▸ What you need to do:
In the material below, the lines to reproduce exactly are the one containing "order: Artiodactyla" and all lines after it through the last.

▸ Provided data:
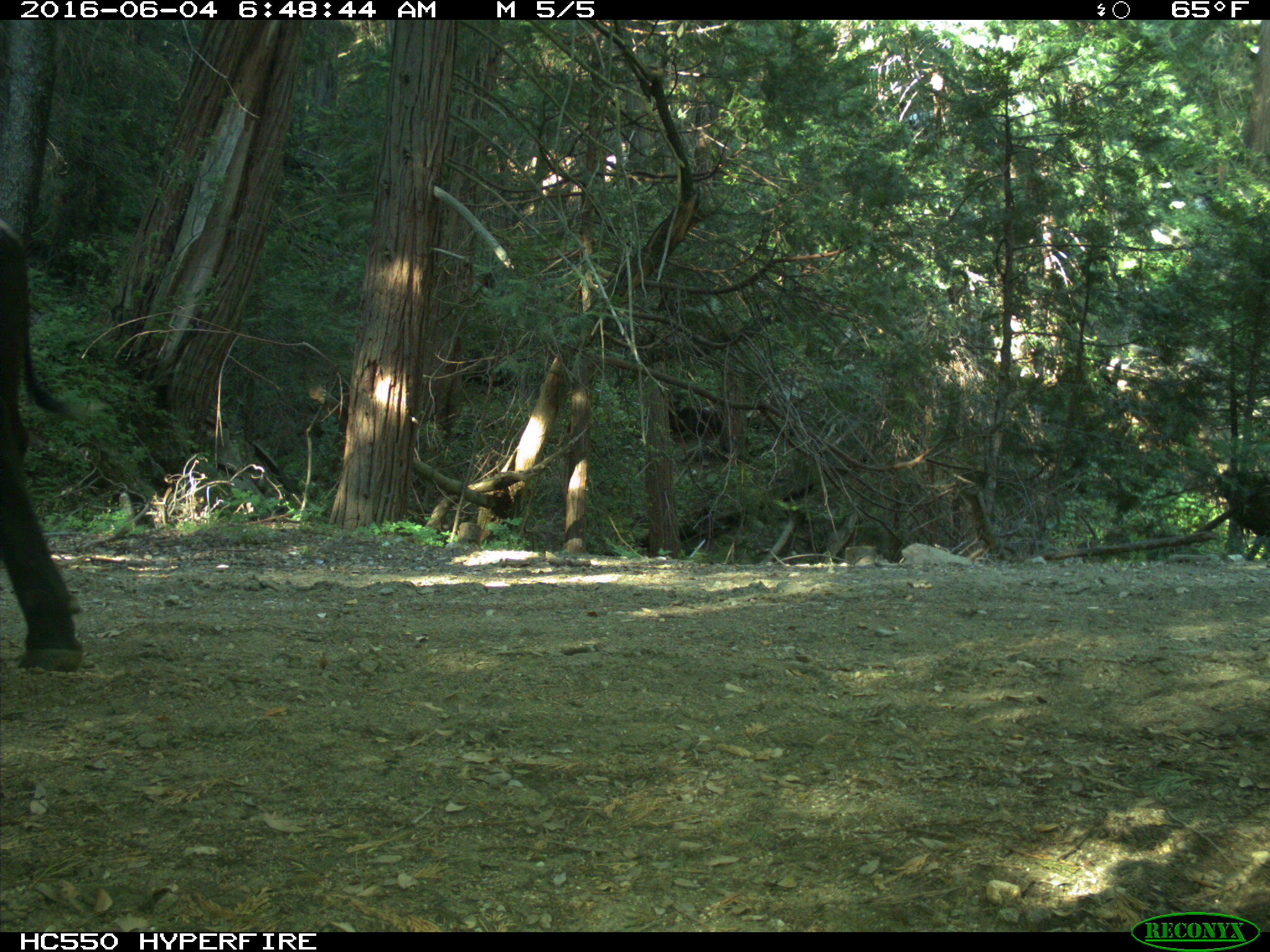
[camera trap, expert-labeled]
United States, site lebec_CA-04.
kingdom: Animalia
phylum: Chordata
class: Mammalia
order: Artiodactyla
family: Bovidae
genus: Bos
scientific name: Bos taurus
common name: domestic cow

▸ Written answer:
order: Artiodactyla
family: Bovidae
genus: Bos
scientific name: Bos taurus
common name: domestic cow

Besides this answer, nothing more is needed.